(Problem statement) Revise the items below by replacing "camera" with "lens" at every occurrence, leaving all other text unchanged. Omit the pictures from your answer.

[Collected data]
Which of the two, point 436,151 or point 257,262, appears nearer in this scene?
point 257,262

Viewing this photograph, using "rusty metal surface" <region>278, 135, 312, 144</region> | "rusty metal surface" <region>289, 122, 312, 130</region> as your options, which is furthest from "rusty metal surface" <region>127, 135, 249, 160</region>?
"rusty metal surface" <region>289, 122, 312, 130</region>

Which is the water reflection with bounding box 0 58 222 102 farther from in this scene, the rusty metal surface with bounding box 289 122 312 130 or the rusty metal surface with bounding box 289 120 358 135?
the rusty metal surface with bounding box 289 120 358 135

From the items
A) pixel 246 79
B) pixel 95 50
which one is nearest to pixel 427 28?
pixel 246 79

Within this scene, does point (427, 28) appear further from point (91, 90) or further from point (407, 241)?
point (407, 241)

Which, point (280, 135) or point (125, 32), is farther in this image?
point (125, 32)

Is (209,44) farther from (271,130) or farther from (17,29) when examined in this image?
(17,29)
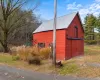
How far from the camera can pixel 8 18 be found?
2948 cm

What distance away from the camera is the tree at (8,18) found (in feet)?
92.0

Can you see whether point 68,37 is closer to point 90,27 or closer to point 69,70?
point 69,70

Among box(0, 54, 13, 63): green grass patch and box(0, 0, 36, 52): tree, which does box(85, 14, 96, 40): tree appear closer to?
box(0, 0, 36, 52): tree

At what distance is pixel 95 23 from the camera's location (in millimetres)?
59781

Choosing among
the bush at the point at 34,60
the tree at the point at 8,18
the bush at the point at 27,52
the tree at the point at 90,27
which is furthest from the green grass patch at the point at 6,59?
the tree at the point at 90,27

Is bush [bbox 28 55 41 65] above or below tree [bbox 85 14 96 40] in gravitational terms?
below

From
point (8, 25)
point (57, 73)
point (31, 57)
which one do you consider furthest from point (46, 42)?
point (57, 73)

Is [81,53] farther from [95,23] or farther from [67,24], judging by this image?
[95,23]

(Answer to this exercise)
Which of the two, point 436,151 or point 257,262, appears nearer in this scene?
point 257,262

Viewing this photograph, using "rusty metal surface" <region>278, 135, 312, 144</region> | "rusty metal surface" <region>289, 122, 312, 130</region> as your options, which is furthest from "rusty metal surface" <region>127, 135, 249, 160</region>?
"rusty metal surface" <region>289, 122, 312, 130</region>

Which is the water reflection with bounding box 0 58 222 102 farther from in this scene, the rusty metal surface with bounding box 289 122 312 130 or the rusty metal surface with bounding box 289 120 358 135?
the rusty metal surface with bounding box 289 120 358 135

From the items
A) pixel 246 79
B) pixel 95 50
which one is nearest to pixel 427 28?
pixel 246 79

Within this scene, does point (427, 28) appear further from point (91, 90) or further from point (407, 241)?
point (407, 241)

Which, point (280, 135) or point (125, 32), is farther in this image?
point (125, 32)

Is (209,44) farther from (271,130) or farther from (17,29) when examined in this image?
(17,29)
How far from the lens can pixel 8 18 be found?
2948 cm

What distance away from the lens is the tree at (8,18) found (in feet)?
92.0

Can you see whether point 68,37 is closer to point 90,27 or closer to point 69,70?
point 69,70

Among box(0, 54, 13, 63): green grass patch and box(0, 0, 36, 52): tree, which does box(85, 14, 96, 40): tree appear closer to?
box(0, 0, 36, 52): tree

At what distance is pixel 95 23 from the lens's location (in millimetres)?
59781

Choosing among
the bush at the point at 34,60
the tree at the point at 8,18
the bush at the point at 27,52
the tree at the point at 90,27
which is furthest from the green grass patch at the point at 6,59?
the tree at the point at 90,27

Is bush [bbox 28 55 41 65] above or below tree [bbox 85 14 96 40] in gravitational terms?
below

From
point (8, 25)
point (57, 73)
point (31, 57)
which one do you consider furthest from point (46, 42)?
point (57, 73)

Is [81,53] farther from [95,23] or farther from [67,24], judging by this image?
[95,23]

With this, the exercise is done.